• Required actions:
**a.** In the thread, where will the captains meeting for the August tournament be held?
**b.** Pull out each line of the listing that contains the string "mouth", matching case exactly.

# Triangle Tail Chasers



## Flash1 (Jul 10, 2009)

Our August tournament is Saturday the 13th. We will have a captains meeting on Thursday the 11th at Ancelet's Marina in Port Arthur. Contact Michael with any questions. 409 670 2471. General info can be found at www.triangletailchasers.com.


----------



## Swamp Root (May 12, 2009)

Always a good time! Should be a heck of a turnout after last months big turnout!


----------



## DSilva (May 4, 2009)

And look out for the IMPOSTERS cause they will be fishing. LOL. See y'all Thursday.


----------



## ~BUCKSHOT~ (Jul 9, 2009)

Me and Michael are going to kick those imposters arse!!LOL


----------



## Swamp Root (May 12, 2009)

DSilva said:


> And look out for the IMPOSTERS cause they will be fishing. LOL. See y'all Thursday.


LMFAO!!

• Material shown:
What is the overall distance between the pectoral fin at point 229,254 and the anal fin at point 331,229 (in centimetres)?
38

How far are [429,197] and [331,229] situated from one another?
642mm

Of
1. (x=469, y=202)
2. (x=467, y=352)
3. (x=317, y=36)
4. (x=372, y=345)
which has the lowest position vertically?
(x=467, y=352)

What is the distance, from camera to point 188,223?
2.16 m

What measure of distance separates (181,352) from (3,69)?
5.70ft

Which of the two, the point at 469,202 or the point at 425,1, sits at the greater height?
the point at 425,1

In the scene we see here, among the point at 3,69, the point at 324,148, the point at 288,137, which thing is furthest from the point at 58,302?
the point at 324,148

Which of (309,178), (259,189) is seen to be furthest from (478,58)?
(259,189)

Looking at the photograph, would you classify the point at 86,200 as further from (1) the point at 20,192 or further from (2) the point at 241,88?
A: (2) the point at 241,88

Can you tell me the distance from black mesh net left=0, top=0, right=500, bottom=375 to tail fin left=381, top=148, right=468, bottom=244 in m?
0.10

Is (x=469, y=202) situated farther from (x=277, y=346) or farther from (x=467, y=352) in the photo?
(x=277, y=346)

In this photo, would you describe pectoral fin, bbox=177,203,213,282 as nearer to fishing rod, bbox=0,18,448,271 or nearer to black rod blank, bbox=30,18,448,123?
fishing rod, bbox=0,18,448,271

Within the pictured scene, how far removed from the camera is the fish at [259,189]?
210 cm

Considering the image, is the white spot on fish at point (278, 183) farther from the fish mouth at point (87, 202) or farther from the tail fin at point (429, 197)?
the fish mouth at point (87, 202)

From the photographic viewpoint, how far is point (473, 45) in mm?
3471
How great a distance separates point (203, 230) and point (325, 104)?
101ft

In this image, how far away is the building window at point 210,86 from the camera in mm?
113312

• Replies:
**a.** At Ancelet's Marina in Port Arthur.

**b.**
Considering the image, is the white spot on fish at point (278, 183) farther from the fish mouth at point (87, 202) or farther from the tail fin at point (429, 197)?
the fish mouth at point (87, 202)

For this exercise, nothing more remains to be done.